The solutions are on the table. The Member States seem to have woken up to the need to approve the Constitution this week. Tactical reasons bring such-and-such a political leader to deduce that it is better to postpone a decision than to make do with a substandard text. However, thanks to the Irish Presidency, solutions are on the table for almost all points (I would advise anyone who wishes to apprise themselves of the situation to read pages 3 and 4 of our bulletin of 15 June). Some of these solutions are a bit disappointing, but never to the point of justifying rejecting the Constitution. If it fails, we will be able to see who wanted it to, and I don't think it will take long for people to react: those who are determined to go along the integration path will prepare to do so amongst themselves. A Foreign Minister did not hesitate to put into words what many were thinking: after all that has happened (including the elections), after the word-for-word analysis of the controversial points, after the Presidency's efforts to present reasonable wording, if the agreement does not happen at the end of this week, it never will. There will be attempts to mask the failure, to wrap it up in conciliatory soundbites hinting at possibilities of compromise, but in reality, the Convention's draft will be dead and buried. The EU will go on with the Treaty of Nice, with neither style nor enthusiasm; but at the same time, a group of Member States will be preparing the future, with initiatives open to any who want to take part.
Countries preferring a simple economic Union, guaranteeing free trade and business management, will have it. Those with greater ambitions will achieve them. Everyone will have the Europe they want.
But we're not there yet. I remain convinced that the Heads of Government, with greater or lesser degrees of conviction, will be able to avoid the split. Everyone will tell their public what they want to hear. Europe will have its Constitution, imperfect, lacking, whatever you want to call it, but even so, it will represent spectacular progress on the road to a united Europe.
Let the opposition speak. I am well aware that the Constitution has its detractors; they showed their colours at last week's elections, they will be represented in the European Parliament and will be able to campaign against ratification. If any nation goes along with them, then this must be duly noted. I don't believe in this, and I firmly believe that the "ayes" will have it at the referendum, even in the United Kingdom, with an election campaign based on the reality of the EU, not caricatures, lies and the myths peddled by a section of the British press. In any case, no country is obliged to stay in the Union; the exit door is always open.

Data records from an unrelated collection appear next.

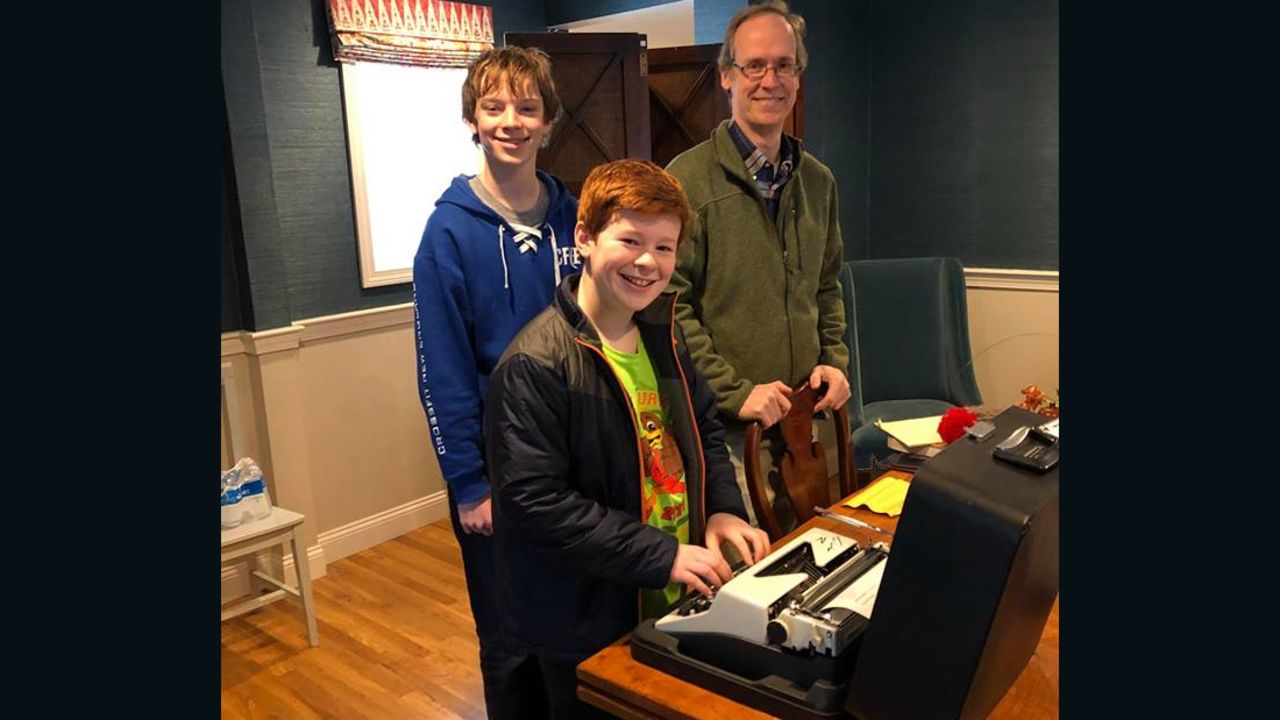 Members of the family stand with the typewriter given to them by Tom Hanks.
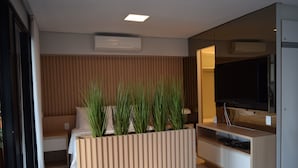 A modern living room with a sofa, a TV, and a wooden accent wall. - Grupo Vip Landscape Fortaleza (Fortaleza)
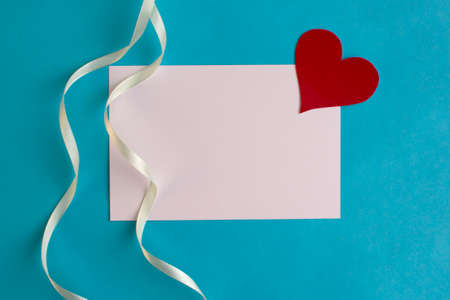 Love letter mockup. Greeting card with red heart space for text or design. Festive concept for Valentine or birthdayの写真素材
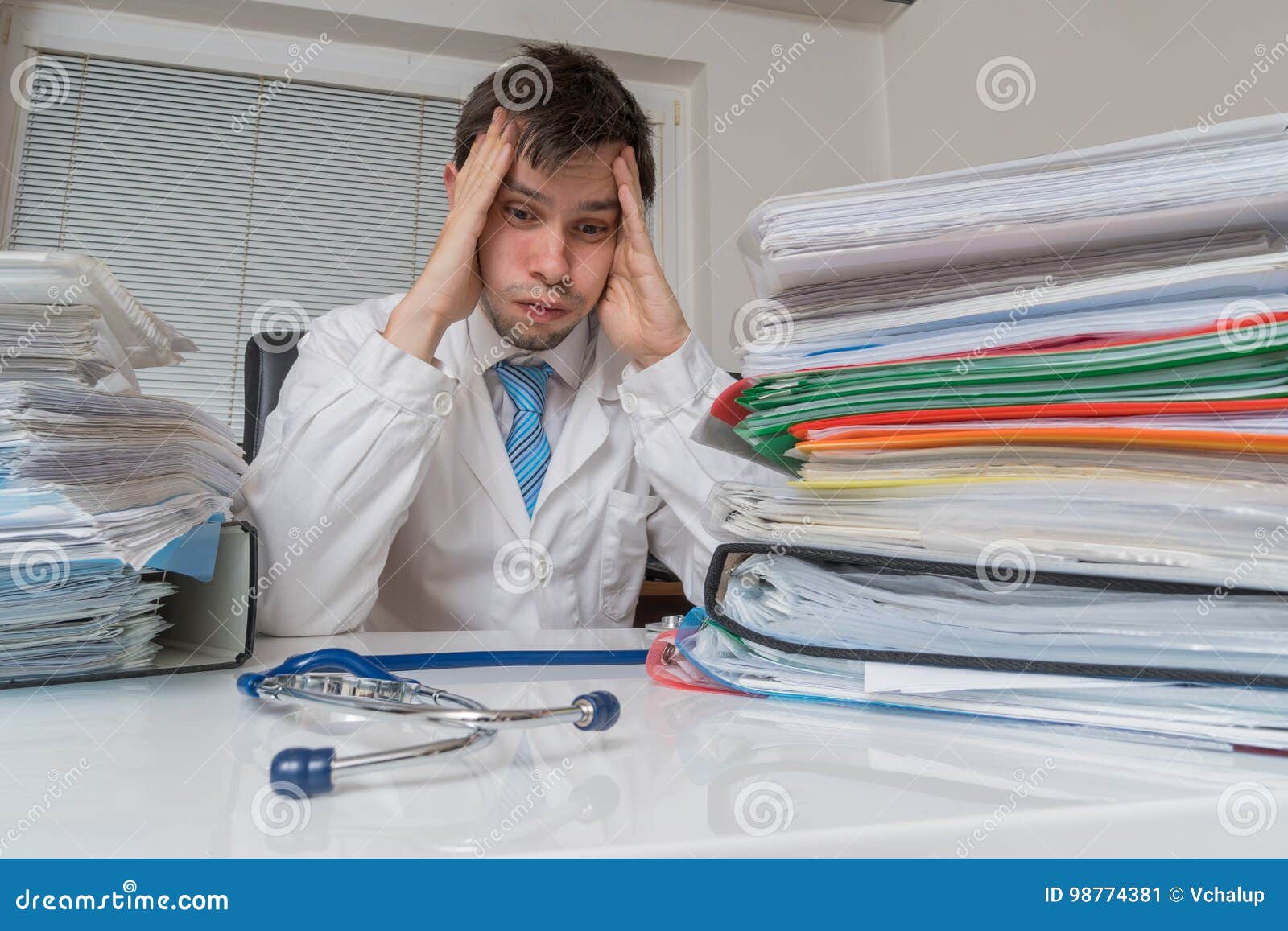 bureaucracy in medicine concept. tired overworked doctor have many documents on desk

Let democracy do its job. I don't share the concern caused by the Eurosceptics' entering Parliament. Parliament should reflect public opinion; the anti-Europeans have the right to free expression, if they are voted in. There's nothing to say that tomorrow, when they get to know the Union better, they won't come round to its real objectives. I much prefer those who openly oppose Europe to those who hide their hostility under a pseudo-scientific cloak, like the ATTAC/Wallonia-Brussels movement, who reject the Constitution (and call upon others to do the same), but claim to be in favour of European integration. Their attitude (see "Le Soir" of 3 June) is, in my view, deceitful and anti-democratic. They say that the draft Constitution is radically neo-Liberal, and take as their proof… the draft Bolkestein directive on services, and provisions on service of general interest (SGIs). However, the Constitution, quite logically, doesn't say a word about the Bolkestein directive; it's only a draft, it's hotly contested within the Institutions themselves, and will be decided by the Council and European Parliament jointly, in codecision. Let democracy do its job. On SGIs, the Constitution reflects the most spectacular progress Europe has seen, in their recognition as a pillar of the European social model, so much so that the Commission was able to write that their mission "takes precedence over the application of the rules of the Treaty", and that SGIs "are not subject to these rules in the measure needed to allow them to fulfil their general interest mission". This principle is added to the Court of Justice rule that State aid needed to pay for "universal services" are a priori legal. This is the result of twenty years of debate, which would be wiped out if the Constitution is not adopted. Encouraging people to reject it is an example of fanatical idealism. The Constitution dictates the principles, and this time they are in order. The detailed contents of Union policies will then be determined by the results of national elections (to define governments' positions, and therefore that of the Council), and the European elections (to define the position of the EP, the second legislator on an equal footing with the Council). To try to set this content in stone within the Constitution is denying democracy and how it works.